Necesitamos de la lámpara del discernimiento. Podemos, tal vez, sin darnos cuenta, equiparar el valor incondicional de la persona con el absolutismo del individuo; la necesaria igualdad de derechos entre hombres y mujeres con una ideología del género que no se engloba única ni principalmente en el tema de los derechos de la mujer, sino más bien en el desplazamiento de la noción de libertad individual desde el “yo puedo hacer lo que quiera” al “yo puedo ser lo que quiera, con el agravante de que esa decisión autoafirmativa pretende imponer su aceptación por parte de los demás; la conveniente laicidad del Estado con el laicismo que anula los derechos religiosos en el ámbito público; el amor por la tierra y el medio ambiente con un ecologismo sin antropología ni justicia social. Será mejor pararnos y despertar nuestra conciencia, antes de que ella termine pensando, sin más, tal como se actúa en la práctica. En este horizonte Europa será el ágora de ciudadanos responsables que necesita.

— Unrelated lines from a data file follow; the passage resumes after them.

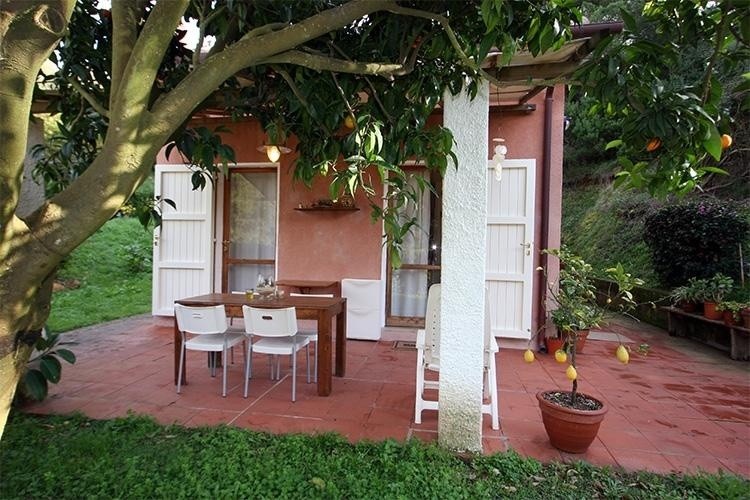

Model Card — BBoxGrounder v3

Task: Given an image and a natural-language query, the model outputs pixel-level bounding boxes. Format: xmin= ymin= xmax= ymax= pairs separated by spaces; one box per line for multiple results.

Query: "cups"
xmin=245 ymin=273 xmax=286 ymax=301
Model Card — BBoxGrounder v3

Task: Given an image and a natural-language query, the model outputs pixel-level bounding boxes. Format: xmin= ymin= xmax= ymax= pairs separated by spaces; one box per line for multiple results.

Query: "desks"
xmin=171 ymin=291 xmax=347 ymax=396
xmin=272 ymin=279 xmax=338 ymax=295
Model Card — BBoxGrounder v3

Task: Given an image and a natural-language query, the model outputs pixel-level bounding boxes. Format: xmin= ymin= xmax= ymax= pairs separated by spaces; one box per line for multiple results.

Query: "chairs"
xmin=173 ymin=301 xmax=249 ymax=400
xmin=241 ymin=303 xmax=313 ymax=404
xmin=271 ymin=293 xmax=334 ymax=384
xmin=213 ymin=291 xmax=262 ymax=377
xmin=415 ymin=281 xmax=502 ymax=432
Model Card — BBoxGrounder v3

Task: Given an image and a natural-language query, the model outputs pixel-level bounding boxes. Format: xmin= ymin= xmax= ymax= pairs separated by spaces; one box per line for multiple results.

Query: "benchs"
xmin=660 ymin=304 xmax=750 ymax=363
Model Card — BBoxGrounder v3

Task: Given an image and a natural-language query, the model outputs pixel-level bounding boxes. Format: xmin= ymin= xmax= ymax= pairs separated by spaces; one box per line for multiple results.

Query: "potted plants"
xmin=667 ymin=274 xmax=749 ymax=330
xmin=520 ymin=241 xmax=656 ymax=455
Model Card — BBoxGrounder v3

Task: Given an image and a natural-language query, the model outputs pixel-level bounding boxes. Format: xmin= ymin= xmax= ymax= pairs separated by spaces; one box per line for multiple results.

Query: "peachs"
xmin=346 ymin=115 xmax=356 ymax=128
xmin=722 ymin=135 xmax=732 ymax=148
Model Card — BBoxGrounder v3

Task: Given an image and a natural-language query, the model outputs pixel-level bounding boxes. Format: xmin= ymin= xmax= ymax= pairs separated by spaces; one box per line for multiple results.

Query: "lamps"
xmin=257 ymin=137 xmax=293 ymax=165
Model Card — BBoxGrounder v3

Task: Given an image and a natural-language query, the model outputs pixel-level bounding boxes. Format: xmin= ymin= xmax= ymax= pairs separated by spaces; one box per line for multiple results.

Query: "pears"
xmin=565 ymin=364 xmax=577 ymax=380
xmin=617 ymin=346 xmax=629 ymax=364
xmin=556 ymin=349 xmax=566 ymax=363
xmin=525 ymin=351 xmax=534 ymax=362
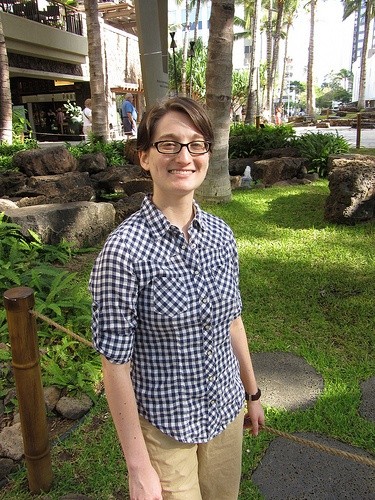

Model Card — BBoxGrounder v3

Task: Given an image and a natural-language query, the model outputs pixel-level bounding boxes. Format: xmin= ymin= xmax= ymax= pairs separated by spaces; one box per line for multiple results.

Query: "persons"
xmin=26 ymin=93 xmax=283 ymax=140
xmin=88 ymin=98 xmax=264 ymax=500
xmin=14 ymin=0 xmax=64 ymax=26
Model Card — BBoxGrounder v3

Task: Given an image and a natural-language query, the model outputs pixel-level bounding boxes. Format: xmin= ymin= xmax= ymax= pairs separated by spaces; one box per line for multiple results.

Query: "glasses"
xmin=148 ymin=139 xmax=212 ymax=156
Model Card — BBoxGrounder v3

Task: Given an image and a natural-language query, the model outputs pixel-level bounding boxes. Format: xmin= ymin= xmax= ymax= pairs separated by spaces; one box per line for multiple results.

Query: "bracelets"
xmin=245 ymin=388 xmax=261 ymax=401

En nuestra cultura, se publicitan los logros como si fuésemos los inventores del progreso, por fin, sin el lastre pesado de las tradiciones. Habrá que podar el árbol, pero no dejarlo sin raíces. De lo contrario, Europa podría ser una bella flor sostenida en un vaso de agua: una imagen hermosa sí, pero sin humus, ni vida por dentro: la comunidad del utilitarismo y del esteticismo, pero sin el cimiento de la verdad del ser humano. “¿No es motivo de sorpresa el que la Europa de hoy, mientras quiere presentarse como una comunidad de valores, conteste cada vez más el hecho de que haya valores universales y absolutos?".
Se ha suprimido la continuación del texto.